▶ What you are asked to do
Type the listing below out again exactly. No images.

▶ Given records
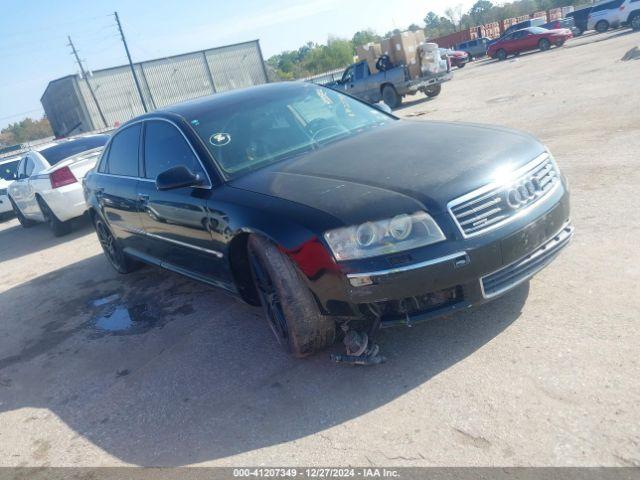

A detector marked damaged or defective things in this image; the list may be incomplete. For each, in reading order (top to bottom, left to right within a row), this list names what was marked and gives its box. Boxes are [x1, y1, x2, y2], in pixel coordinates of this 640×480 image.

cracked wheel [246, 234, 336, 358]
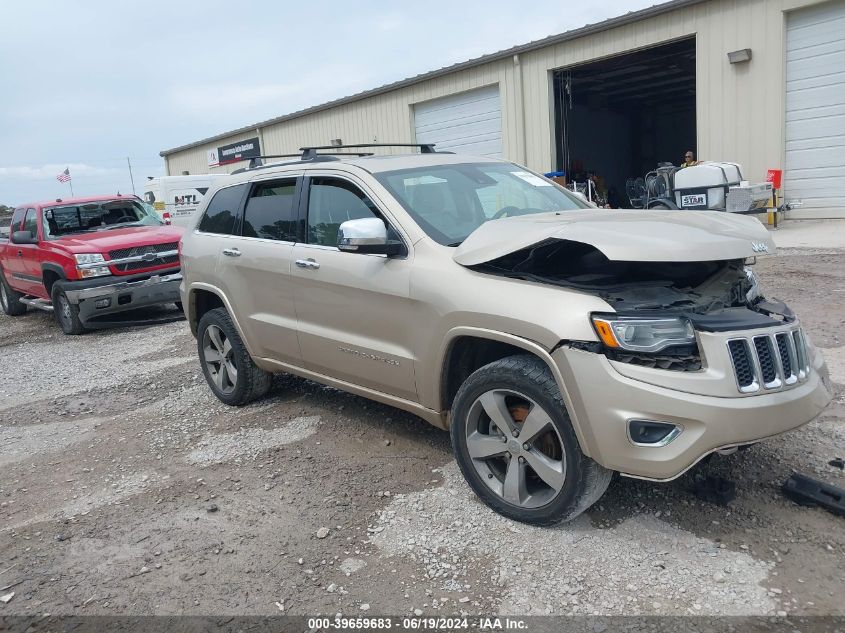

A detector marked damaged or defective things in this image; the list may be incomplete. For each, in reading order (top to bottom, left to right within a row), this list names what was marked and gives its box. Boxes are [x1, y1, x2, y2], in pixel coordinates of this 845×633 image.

crumpled hood [452, 210, 776, 264]
damaged front end [468, 238, 796, 370]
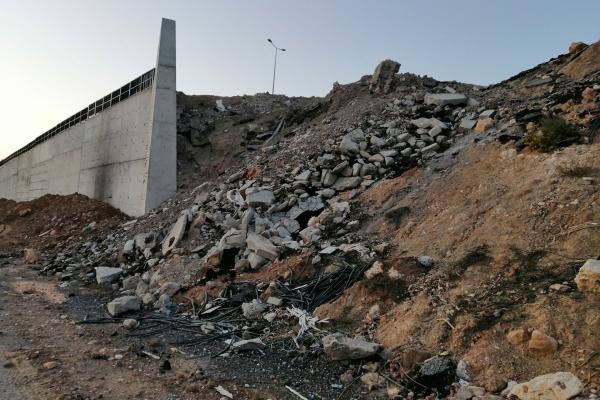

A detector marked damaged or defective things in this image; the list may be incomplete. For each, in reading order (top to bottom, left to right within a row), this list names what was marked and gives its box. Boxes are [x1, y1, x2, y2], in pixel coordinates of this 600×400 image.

bent metal wire [0, 68, 155, 167]
broken concrete chunk [246, 233, 278, 260]
broken concrete chunk [95, 266, 123, 284]
broken concrete chunk [576, 260, 596, 294]
broken concrete chunk [107, 294, 141, 316]
broken concrete chunk [324, 332, 380, 360]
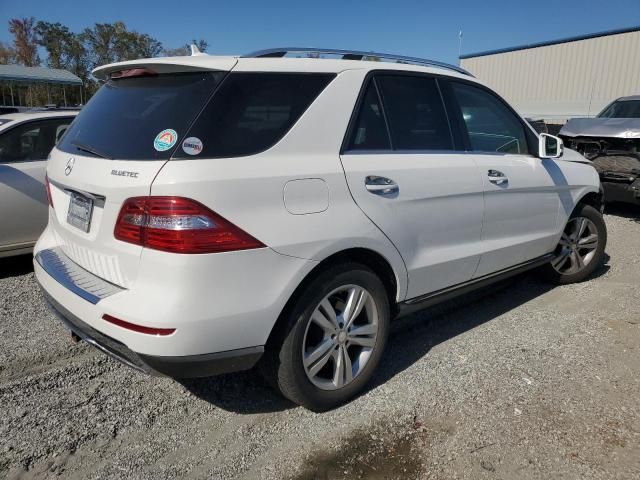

▶ Written solution
A detector marked damaged or defective things in this image; the list may be incomplete. For each, in reading order (top to bottom, left to right within a row), this list names what was marked and gives its box. Boxes are [x1, y1, x2, y2], in pixel coordinates of this 640×480 image.

cracked wheel [246, 234, 336, 358]

A detector marked damaged or defective things in this image; the list may be incomplete. For each, in reading order (top to bottom, left to right within a row), this list names what was marked and gives its box. Boxes are [x1, y1, x2, y2], in pixel coordinates of this 845×633 image.

crumpled hood [452, 210, 776, 264]
damaged front end [468, 238, 796, 370]

A detector marked damaged or defective things in this image; the list may be incomplete. For each, in reading order (top to bottom, left to right within a row), this list names what was marked and gives its box. Boxes are [x1, y1, x2, y2], in pixel coordinates of this 600×400 image.

bent metal wire [0, 68, 155, 167]
broken concrete chunk [246, 233, 278, 260]
broken concrete chunk [95, 266, 123, 284]
broken concrete chunk [576, 260, 596, 294]
broken concrete chunk [107, 294, 141, 316]
broken concrete chunk [324, 332, 380, 360]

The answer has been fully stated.